EXERCISE REQUIREMENTS
Your task is to output all the records below, word for word.

/---

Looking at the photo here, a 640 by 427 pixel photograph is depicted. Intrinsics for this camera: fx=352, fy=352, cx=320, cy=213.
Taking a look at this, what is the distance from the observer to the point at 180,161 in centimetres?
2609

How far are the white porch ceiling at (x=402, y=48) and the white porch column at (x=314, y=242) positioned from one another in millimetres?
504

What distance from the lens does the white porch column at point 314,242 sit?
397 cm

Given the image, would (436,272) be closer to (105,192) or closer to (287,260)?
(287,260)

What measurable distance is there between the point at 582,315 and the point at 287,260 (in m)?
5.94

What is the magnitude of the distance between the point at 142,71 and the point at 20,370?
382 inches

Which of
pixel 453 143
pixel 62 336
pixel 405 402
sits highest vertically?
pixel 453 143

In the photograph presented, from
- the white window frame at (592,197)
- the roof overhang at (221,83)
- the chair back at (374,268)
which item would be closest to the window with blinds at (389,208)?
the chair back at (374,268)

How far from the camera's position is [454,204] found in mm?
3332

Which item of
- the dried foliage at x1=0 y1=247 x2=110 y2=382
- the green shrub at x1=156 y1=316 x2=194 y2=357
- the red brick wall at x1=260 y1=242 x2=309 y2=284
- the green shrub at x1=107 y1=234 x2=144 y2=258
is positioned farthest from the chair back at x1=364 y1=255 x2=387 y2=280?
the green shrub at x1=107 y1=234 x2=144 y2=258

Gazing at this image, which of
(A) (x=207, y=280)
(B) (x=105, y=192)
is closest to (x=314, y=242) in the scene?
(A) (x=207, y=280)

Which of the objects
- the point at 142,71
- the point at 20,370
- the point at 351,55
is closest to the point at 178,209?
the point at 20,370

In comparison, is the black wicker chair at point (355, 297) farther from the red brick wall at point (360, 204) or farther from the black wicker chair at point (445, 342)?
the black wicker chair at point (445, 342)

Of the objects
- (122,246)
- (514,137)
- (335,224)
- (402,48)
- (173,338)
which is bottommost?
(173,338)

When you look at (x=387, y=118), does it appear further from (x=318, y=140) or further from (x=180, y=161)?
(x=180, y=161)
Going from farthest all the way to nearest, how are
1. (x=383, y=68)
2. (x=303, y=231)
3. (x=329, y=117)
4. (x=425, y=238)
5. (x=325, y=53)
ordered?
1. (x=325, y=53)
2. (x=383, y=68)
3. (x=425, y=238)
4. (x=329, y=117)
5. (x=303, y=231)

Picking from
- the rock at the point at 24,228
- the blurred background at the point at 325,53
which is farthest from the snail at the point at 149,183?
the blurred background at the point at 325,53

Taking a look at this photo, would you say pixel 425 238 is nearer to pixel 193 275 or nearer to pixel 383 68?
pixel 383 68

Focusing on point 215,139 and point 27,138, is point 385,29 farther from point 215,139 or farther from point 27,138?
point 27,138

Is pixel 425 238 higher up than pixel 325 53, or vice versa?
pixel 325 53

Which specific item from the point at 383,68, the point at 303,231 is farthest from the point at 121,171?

\---

FULL ANSWER
Looking at the photo here, a 640 by 427 pixel photograph is depicted. Intrinsics for this camera: fx=352, fy=352, cx=320, cy=213.
Taking a look at this, what is the distance from the observer to the point at 180,161 in centimetres?
2609

How far are the white porch ceiling at (x=402, y=48) and the white porch column at (x=314, y=242) positioned from one another in millimetres?
504

What distance from the lens does the white porch column at point 314,242 sit?
397 cm

Given the image, would (436,272) be closer to (105,192) or closer to (287,260)?
(287,260)

What measurable distance is there between the point at 582,315 and the point at 287,260 (in m)?
5.94

What is the magnitude of the distance between the point at 142,71 and the point at 20,370?
382 inches

Which of
pixel 453 143
pixel 62 336
pixel 405 402
sits highest vertically?
pixel 453 143

In the photograph presented, from
- the white window frame at (592,197)
- the roof overhang at (221,83)
- the chair back at (374,268)
which item would be closest to the window with blinds at (389,208)?
the chair back at (374,268)

How far from the camera's position is [454,204] found in mm?
3332

Which item of
- the dried foliage at x1=0 y1=247 x2=110 y2=382
- the green shrub at x1=156 y1=316 x2=194 y2=357
- the red brick wall at x1=260 y1=242 x2=309 y2=284
- the green shrub at x1=107 y1=234 x2=144 y2=258
is positioned farthest from the chair back at x1=364 y1=255 x2=387 y2=280?
the green shrub at x1=107 y1=234 x2=144 y2=258

Gazing at this image, which of
(A) (x=207, y=280)
(B) (x=105, y=192)
is closest to (x=314, y=242) in the scene?
(A) (x=207, y=280)

Which of the objects
- the point at 142,71
- the point at 20,370
- the point at 351,55
is closest to the point at 178,209?
the point at 20,370

In comparison, is the black wicker chair at point (355, 297) farther from the red brick wall at point (360, 204) or farther from the black wicker chair at point (445, 342)?
the black wicker chair at point (445, 342)

Of the objects
- (122,246)
- (514,137)
- (335,224)
- (402,48)
- (173,338)
which is bottommost?
(173,338)

When you look at (x=387, y=118), does it appear further from (x=318, y=140) or further from (x=180, y=161)?
(x=180, y=161)
Going from farthest all the way to nearest, how are
1. (x=383, y=68)
2. (x=303, y=231)
3. (x=329, y=117)
4. (x=425, y=238)
5. (x=325, y=53)
ordered?
1. (x=325, y=53)
2. (x=383, y=68)
3. (x=425, y=238)
4. (x=329, y=117)
5. (x=303, y=231)

Picking from
- the rock at the point at 24,228
- the blurred background at the point at 325,53
which is farthest from the snail at the point at 149,183?
the blurred background at the point at 325,53

Taking a look at this photo, would you say pixel 425 238 is nearer to pixel 193 275 or nearer to pixel 383 68?
pixel 383 68

Focusing on point 215,139 and point 27,138, is point 385,29 farther from point 215,139 or farther from point 27,138?
point 27,138

Is pixel 425 238 higher up than pixel 325 53, or vice versa?
pixel 325 53

Which specific item from the point at 383,68, the point at 303,231 is farthest from the point at 121,171?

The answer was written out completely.